→ **Source passage**:
##########
Is the COVID-19 pandemic about to be officially over?
The World Health Organization, a United Nations agency, is set to consider ending the global health emergency declaration issued on Jan. 30, 2020, nearly six weeks before declaring COVID-19 as a pandemic.
Friday, a WHO emergency committee will discuss whether to recommend the agency’s director general, Tedros Adhanom Ghebreyesus, lift what’s known as the COVID-19 Public Health Emergency of International Concern, according to a report in STAT.
But the Boston-based medical journalism publication said ending the emergency order “would not be a declaration that COVID no longer poses a threat to the world, nor would it constitute a declaration by the WHO that the pandemic is over.”
That’s because the WHO has no mechanism for formally declaring when a pandemic starts or ends, STAT said, even though Tedros’ March 11, 2020 announcement that COVID-19 was a pandemic is widely seen as a formal declaration.
“We don’t declare pandemics,” Maria Van Kerkhove, the WHO’s leading coronavirus expert, told STAT.
##########
→ **Provided data**:

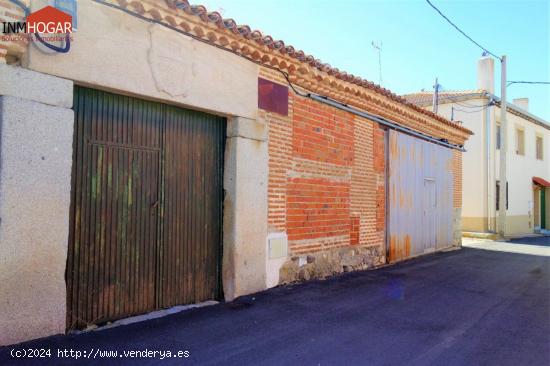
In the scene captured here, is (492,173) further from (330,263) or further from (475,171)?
(330,263)

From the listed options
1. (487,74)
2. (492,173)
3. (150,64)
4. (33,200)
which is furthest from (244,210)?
(487,74)

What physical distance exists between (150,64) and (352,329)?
3.54 m

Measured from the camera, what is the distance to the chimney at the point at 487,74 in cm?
1945

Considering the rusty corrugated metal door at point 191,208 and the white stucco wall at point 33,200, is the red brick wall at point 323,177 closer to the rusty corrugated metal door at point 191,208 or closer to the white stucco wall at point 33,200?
the rusty corrugated metal door at point 191,208

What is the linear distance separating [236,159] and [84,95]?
2.03 m

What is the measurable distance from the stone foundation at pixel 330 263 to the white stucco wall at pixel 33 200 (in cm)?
331

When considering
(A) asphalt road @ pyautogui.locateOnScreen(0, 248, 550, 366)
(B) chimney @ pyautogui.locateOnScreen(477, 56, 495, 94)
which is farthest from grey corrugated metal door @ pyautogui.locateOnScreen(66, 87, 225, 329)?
(B) chimney @ pyautogui.locateOnScreen(477, 56, 495, 94)

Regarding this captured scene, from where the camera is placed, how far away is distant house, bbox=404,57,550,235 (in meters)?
18.1

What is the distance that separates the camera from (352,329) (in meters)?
4.47

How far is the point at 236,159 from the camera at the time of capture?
5570 mm

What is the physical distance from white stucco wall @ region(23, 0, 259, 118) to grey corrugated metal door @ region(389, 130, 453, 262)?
4.85 m

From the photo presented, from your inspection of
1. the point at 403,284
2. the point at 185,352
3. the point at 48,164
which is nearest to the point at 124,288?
the point at 185,352

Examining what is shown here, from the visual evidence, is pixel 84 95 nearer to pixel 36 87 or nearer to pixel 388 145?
pixel 36 87

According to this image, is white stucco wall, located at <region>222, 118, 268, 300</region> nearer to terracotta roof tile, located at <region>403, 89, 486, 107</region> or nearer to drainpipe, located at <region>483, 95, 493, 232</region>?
terracotta roof tile, located at <region>403, 89, 486, 107</region>
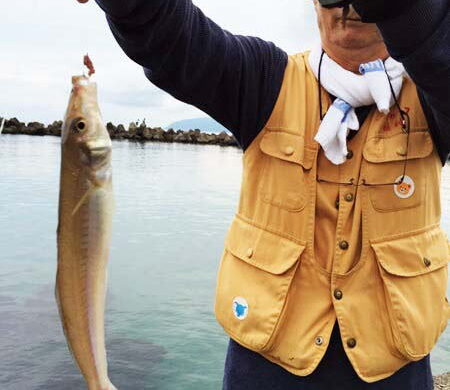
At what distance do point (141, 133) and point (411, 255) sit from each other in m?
53.3

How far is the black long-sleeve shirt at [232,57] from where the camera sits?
5.22 ft

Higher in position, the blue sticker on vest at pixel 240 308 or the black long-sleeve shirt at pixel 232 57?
the black long-sleeve shirt at pixel 232 57

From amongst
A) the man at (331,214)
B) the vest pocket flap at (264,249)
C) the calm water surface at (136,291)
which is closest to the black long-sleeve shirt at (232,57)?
the man at (331,214)

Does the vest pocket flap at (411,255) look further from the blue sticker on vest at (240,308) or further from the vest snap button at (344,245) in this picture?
the blue sticker on vest at (240,308)

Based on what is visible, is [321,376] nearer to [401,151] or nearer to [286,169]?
[286,169]

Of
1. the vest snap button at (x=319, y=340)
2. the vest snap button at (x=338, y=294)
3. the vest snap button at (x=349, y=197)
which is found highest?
the vest snap button at (x=349, y=197)

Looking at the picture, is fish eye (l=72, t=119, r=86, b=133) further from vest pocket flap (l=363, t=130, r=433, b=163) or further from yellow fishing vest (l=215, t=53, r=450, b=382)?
vest pocket flap (l=363, t=130, r=433, b=163)

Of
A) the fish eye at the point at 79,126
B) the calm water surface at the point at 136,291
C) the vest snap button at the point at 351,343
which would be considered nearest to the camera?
the fish eye at the point at 79,126

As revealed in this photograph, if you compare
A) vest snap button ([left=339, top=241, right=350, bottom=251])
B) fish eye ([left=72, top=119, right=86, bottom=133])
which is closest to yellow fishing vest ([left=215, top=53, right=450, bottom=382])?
vest snap button ([left=339, top=241, right=350, bottom=251])

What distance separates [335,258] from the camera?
2266 millimetres

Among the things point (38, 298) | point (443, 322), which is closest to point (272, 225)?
point (443, 322)

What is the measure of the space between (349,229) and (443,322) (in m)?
0.60

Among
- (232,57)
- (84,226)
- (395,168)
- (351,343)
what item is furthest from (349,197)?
(84,226)

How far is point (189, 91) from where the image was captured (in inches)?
86.6
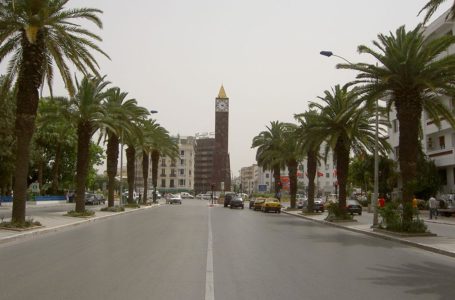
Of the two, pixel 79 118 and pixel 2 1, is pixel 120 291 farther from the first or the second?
pixel 79 118

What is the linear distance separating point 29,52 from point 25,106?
2348 mm

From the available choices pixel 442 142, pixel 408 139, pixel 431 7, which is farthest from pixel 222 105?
pixel 431 7

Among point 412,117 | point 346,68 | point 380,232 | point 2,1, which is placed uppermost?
point 2,1

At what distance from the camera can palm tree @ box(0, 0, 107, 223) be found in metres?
21.5

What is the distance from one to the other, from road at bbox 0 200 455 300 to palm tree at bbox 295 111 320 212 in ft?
56.8

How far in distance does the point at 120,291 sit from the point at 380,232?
17.1 metres

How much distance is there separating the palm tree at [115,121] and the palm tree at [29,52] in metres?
11.5

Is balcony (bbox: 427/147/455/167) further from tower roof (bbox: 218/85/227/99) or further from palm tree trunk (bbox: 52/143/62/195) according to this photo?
tower roof (bbox: 218/85/227/99)

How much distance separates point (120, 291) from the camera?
340 inches

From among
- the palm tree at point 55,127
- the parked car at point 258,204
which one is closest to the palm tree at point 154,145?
the palm tree at point 55,127

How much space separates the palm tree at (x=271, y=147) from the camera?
5567cm

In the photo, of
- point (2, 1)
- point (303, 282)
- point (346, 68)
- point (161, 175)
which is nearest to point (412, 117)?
point (346, 68)

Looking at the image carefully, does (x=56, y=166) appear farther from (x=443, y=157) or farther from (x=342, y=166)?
(x=443, y=157)

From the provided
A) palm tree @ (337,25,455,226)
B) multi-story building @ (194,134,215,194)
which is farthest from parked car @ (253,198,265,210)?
multi-story building @ (194,134,215,194)
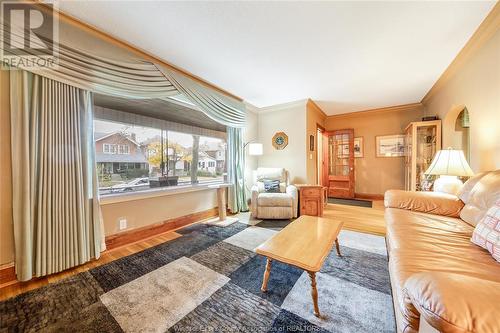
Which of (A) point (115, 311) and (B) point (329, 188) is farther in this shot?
(B) point (329, 188)

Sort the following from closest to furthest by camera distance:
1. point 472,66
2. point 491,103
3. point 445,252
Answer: point 445,252, point 491,103, point 472,66

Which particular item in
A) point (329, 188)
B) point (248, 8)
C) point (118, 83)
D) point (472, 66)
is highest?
point (248, 8)

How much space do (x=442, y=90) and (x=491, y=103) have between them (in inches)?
59.7

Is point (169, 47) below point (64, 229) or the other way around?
the other way around

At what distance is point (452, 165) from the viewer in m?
2.11

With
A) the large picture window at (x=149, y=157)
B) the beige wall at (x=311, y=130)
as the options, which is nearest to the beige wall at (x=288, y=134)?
the beige wall at (x=311, y=130)

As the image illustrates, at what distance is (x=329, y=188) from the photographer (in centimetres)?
525

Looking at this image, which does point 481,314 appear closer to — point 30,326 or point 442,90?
point 30,326

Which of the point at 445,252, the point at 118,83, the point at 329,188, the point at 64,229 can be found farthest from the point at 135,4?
the point at 329,188

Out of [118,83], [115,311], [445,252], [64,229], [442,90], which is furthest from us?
[442,90]

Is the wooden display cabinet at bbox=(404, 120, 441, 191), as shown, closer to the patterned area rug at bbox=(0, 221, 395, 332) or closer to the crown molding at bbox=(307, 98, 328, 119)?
the crown molding at bbox=(307, 98, 328, 119)

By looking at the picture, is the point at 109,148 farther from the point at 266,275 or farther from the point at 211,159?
the point at 266,275

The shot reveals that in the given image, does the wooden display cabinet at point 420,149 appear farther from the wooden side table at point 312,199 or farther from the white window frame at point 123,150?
the white window frame at point 123,150

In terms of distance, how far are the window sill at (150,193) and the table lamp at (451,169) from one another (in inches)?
121
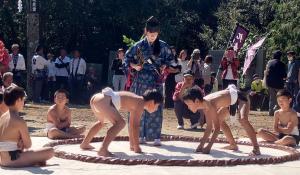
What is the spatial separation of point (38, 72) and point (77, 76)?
97 centimetres

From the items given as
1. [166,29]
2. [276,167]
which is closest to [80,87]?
[166,29]

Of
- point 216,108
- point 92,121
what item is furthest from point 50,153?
point 92,121

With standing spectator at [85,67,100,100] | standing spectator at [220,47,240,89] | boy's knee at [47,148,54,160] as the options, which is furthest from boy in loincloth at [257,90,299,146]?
standing spectator at [85,67,100,100]

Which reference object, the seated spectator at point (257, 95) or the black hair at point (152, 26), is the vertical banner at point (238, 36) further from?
the black hair at point (152, 26)

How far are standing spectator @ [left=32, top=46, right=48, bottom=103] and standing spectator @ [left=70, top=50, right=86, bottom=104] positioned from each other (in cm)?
65

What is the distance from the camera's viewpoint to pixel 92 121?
1195 cm

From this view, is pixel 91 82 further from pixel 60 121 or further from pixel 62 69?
pixel 60 121

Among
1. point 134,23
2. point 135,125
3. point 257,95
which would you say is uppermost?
point 134,23

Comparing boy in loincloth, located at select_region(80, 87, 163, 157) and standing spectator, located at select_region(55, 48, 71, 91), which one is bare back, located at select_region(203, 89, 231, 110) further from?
standing spectator, located at select_region(55, 48, 71, 91)

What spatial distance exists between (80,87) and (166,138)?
8.21 metres

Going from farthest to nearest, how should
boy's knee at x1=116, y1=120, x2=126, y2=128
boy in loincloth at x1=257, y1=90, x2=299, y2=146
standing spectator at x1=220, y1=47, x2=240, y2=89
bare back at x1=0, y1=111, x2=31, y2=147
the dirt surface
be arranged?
1. standing spectator at x1=220, y1=47, x2=240, y2=89
2. the dirt surface
3. boy in loincloth at x1=257, y1=90, x2=299, y2=146
4. boy's knee at x1=116, y1=120, x2=126, y2=128
5. bare back at x1=0, y1=111, x2=31, y2=147

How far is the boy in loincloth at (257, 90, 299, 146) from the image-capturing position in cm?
870

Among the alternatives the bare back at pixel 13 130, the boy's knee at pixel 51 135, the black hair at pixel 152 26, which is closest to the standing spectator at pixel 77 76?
the boy's knee at pixel 51 135

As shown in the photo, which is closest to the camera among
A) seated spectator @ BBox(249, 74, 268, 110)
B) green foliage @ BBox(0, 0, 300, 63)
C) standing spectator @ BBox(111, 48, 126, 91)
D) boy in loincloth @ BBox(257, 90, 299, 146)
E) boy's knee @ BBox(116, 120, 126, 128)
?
boy's knee @ BBox(116, 120, 126, 128)
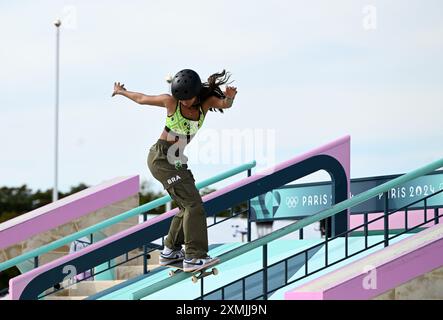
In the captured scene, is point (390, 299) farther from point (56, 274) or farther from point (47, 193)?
point (47, 193)

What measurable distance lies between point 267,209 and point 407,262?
4537 millimetres

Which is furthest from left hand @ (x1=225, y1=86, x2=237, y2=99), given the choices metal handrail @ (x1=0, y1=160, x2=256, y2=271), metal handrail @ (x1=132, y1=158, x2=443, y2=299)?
metal handrail @ (x1=0, y1=160, x2=256, y2=271)

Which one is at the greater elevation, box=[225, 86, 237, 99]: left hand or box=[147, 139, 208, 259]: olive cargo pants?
box=[225, 86, 237, 99]: left hand

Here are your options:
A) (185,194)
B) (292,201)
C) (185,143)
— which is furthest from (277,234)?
(292,201)

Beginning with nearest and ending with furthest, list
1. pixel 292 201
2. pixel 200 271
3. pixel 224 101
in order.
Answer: pixel 224 101
pixel 200 271
pixel 292 201

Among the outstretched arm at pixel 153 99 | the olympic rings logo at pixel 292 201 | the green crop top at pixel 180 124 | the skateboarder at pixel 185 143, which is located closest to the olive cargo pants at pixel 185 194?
the skateboarder at pixel 185 143

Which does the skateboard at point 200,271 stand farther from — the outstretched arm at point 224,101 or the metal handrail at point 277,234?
the outstretched arm at point 224,101

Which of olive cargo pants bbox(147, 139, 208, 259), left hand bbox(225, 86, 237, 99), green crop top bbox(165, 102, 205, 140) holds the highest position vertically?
left hand bbox(225, 86, 237, 99)

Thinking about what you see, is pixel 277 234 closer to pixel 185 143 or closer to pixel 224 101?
pixel 185 143

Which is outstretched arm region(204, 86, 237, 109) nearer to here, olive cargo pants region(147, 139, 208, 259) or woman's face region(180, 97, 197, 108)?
woman's face region(180, 97, 197, 108)

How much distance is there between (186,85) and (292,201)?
14.6ft

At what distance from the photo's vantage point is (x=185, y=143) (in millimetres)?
7098

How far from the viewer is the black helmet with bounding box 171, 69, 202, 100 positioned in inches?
270
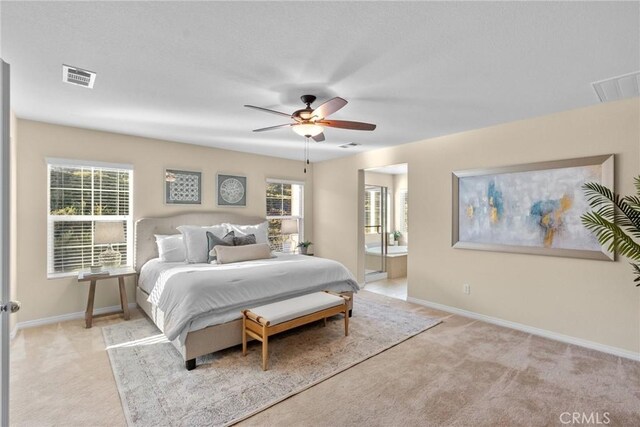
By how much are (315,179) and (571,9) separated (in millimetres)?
5088

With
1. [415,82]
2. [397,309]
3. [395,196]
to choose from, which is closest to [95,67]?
[415,82]

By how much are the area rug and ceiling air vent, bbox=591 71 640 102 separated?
2875 millimetres

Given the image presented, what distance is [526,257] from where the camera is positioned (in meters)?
3.50

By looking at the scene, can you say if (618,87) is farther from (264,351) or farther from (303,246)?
(303,246)

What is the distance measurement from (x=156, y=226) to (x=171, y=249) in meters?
0.56

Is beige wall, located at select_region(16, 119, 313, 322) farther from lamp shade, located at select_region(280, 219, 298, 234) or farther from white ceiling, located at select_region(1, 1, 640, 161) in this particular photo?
lamp shade, located at select_region(280, 219, 298, 234)

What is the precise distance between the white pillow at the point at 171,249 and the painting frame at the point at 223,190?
1125mm

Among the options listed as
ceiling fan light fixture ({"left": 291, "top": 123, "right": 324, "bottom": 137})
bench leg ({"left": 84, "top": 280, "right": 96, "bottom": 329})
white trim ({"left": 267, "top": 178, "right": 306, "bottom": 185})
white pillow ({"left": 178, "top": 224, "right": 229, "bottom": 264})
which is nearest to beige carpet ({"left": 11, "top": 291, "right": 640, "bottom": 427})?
bench leg ({"left": 84, "top": 280, "right": 96, "bottom": 329})

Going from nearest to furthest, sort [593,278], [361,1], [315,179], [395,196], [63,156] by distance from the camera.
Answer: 1. [361,1]
2. [593,278]
3. [63,156]
4. [315,179]
5. [395,196]

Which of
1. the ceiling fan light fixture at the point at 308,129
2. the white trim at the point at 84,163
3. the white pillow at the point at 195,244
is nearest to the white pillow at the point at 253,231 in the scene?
the white pillow at the point at 195,244

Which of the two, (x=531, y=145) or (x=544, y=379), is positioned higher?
(x=531, y=145)

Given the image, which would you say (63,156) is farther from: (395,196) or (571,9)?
(395,196)

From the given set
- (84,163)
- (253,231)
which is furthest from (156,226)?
(253,231)

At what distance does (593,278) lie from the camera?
305cm
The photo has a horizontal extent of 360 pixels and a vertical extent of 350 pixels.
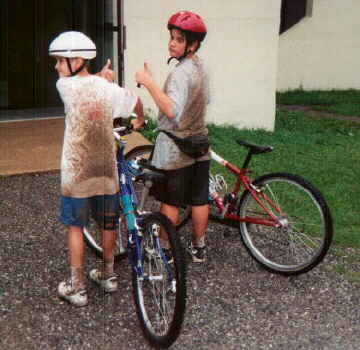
##########
→ **Exercise A**:
Answer these questions from the passage about the WHO and COVID-19:
(i) On what date was the global health emergency declaration issued?
(ii) Which publication reported on the emergency committee's discussion, and where is it based?
(iii) Who told that publication, "We don't declare pandemics"?
→ **Exercise B**:
Return the part of the passage about the WHO and COVID-19 between "Is the COVID-19" and "as a pandemic.", inclusive, copied word for word.

→ **Answer area A**:
(i) Jan. 30, 2020
(ii) STAT, which is based in Boston
(iii) Maria Van Kerkhove, the WHO's leading coronavirus expert

→ **Answer area B**:
Is the COVID-19 pandemic about to be officially over?
The World Health Organization, a United Nations agency, is set to consider ending the global health emergency declaration issued on Jan. 30, 2020, nearly six weeks before declaring COVID-19 as a pandemic.